Adie’s story runs in parallel with the account of a half-Iranian American held captive in – where else – an empty white room in Beirut. Lacking digital crayons or toolkit, he fills his blank space with imagination.
Why, one wonders, did Powers settle on 1989 as his historical setting? It was, of course, the year he got his MacArthur. It was also the year the Wall came down and the year of Tiananmen Square. Great things were expected of VR at that time. Not to give away the final twist – always an enjoyable feature of Powers’s narrative – Adie discovers that she is not, after all, ‘making something beautiful. Something that wouldn’t hurt anyone.’

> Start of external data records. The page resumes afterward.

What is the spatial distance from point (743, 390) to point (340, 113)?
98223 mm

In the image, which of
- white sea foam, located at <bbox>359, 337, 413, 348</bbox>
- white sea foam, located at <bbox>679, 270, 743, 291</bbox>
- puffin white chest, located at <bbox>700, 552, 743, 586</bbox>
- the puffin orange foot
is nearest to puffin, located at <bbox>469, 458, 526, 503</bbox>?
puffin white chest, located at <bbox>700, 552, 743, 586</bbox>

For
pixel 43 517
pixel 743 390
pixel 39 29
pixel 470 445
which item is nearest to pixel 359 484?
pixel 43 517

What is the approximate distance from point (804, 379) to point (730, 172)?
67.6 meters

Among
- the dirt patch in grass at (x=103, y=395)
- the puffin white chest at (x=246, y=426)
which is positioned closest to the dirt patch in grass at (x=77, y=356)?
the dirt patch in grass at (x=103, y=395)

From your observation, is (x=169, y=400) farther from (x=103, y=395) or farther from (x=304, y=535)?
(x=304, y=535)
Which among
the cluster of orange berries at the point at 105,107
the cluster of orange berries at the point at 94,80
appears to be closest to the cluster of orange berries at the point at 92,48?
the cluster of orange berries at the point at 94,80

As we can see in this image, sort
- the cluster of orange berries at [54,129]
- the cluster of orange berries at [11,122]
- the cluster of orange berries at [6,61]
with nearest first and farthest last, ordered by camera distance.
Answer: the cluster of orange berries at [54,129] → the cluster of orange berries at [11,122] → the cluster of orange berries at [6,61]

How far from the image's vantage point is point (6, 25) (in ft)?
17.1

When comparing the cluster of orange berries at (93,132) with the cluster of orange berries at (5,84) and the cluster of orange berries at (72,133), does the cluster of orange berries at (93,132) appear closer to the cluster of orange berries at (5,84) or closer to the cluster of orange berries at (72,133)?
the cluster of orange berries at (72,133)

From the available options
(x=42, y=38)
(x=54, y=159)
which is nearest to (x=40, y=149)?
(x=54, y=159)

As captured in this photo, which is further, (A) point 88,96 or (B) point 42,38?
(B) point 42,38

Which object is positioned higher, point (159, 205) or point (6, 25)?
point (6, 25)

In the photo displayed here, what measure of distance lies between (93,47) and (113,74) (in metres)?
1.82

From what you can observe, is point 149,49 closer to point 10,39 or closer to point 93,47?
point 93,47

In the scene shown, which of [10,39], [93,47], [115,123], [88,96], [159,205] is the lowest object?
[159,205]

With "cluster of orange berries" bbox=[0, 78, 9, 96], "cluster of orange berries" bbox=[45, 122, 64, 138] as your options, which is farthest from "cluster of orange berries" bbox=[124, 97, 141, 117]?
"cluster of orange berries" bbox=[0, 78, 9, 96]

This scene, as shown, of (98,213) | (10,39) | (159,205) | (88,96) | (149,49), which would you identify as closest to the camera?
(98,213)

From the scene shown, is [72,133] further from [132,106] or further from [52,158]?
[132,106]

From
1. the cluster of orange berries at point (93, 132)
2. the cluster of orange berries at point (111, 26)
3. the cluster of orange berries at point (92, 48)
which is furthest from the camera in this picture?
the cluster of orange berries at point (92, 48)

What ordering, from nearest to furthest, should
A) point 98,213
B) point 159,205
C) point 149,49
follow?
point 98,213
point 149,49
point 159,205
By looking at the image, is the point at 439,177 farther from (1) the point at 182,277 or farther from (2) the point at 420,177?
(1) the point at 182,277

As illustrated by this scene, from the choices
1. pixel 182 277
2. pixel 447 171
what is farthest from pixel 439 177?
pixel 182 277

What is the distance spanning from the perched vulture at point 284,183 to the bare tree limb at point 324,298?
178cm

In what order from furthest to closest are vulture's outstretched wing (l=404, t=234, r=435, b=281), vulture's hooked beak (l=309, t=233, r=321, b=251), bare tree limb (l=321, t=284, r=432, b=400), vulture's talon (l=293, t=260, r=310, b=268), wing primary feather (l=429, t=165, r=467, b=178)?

Powers has grand projects in mind. He wants to write novels that oppose the ‘reductionism’ and ‘hyperspecialisation’ of his age. It is, he warns us, a matter of life-and-death urgency: ‘We’re reaping the harvest of that intellectual specialisation that’s made us so successful as a species.’ De-specialise or die. In a period of data overload (a perennial theme with Powers) the library or traditional archive cannot cope. But the human mind can, if properly programmed. Literature is vital to that reprogramming. Powers is fond of the Emily Dickinson poem which he uses as epigraph to Galatea 2.2:
The brain is wider than the sky,
For, put them side by side,
The one the other will contain
With ease and you beside.
For Powers, the novel allows the brain to straddle new continents of learning: ‘If I want to spend four years pretending I’m a molecular biologist, following the road not taken, living vicariously, I can do it.’ A lot hinges on that word ‘pretend’. Is the science contained in fiction – even fiction as scrupulously researched as Powers’s – science or pseudo-science? The novel, he claims, can admit readers to ‘the larger conversation, the larger neural net’. But as readers of fiction, do we really enter that dialogue on equal terms with real scientists in real laboratories? Or are we more like those cargo-cult aborigines who cluster round airfields playing with their own crude models, convinced they understand what makes the planes take off and land.
Powers sees fiction as a resource with an Arnoldian capacity to fill the empty socket left by religion:
a person at the end of the second millennium inhabits more contexts than any specialised discipline can easily name. We are shaped by runaway technology, by the apotheosis of business and markets, by sciences that occasionally seem on the verge of completing themselves or collapsing under their own runaway success. This is the world we live in. If you think of the novel as a supreme connection machine – the most complex artefact of networking that we’ve ever developed – then you have to ask how a novelist would dare leave out 95 per cent of the picture.
We are back with the novel as Lawrence’s ‘one bright book of life’ – though in this case the book is rather less Biblical in its authority, closer to the human genome project.
Whether or not he is a genius, Richard Powers is an ambitious novelist. A thing that clearly irks him is to be asked what he thinks of Michael Crichton. The ‘Cavern’ descriptions in Plowing the Dark are eerily paralleled (in a coarse way) by the VR ‘Chamber’ in Disclosure. In places, The Gold Bug Variations reads like an upmarket Jurassic Park. Is Powers, with his digital fantasias, doing the same kind of thing – if in a classier way – as William Gibson in Neuromancer, or David Cronenburg in Existenz, or the Wachowski brothers in The Matrix? And, if so, do we really want our novelists and fabulists of digitation to be classy? Is fiction which takes on science the ‘supreme connection machine’ that Powers would like to think it is? Or is it at best a machine for giving us an illusion that we understand things which – if we really wanted to understand – would take a lot more work, time and (often) brainpower than the novel (any novel) demands? You don’t have to be a genius to answer that question.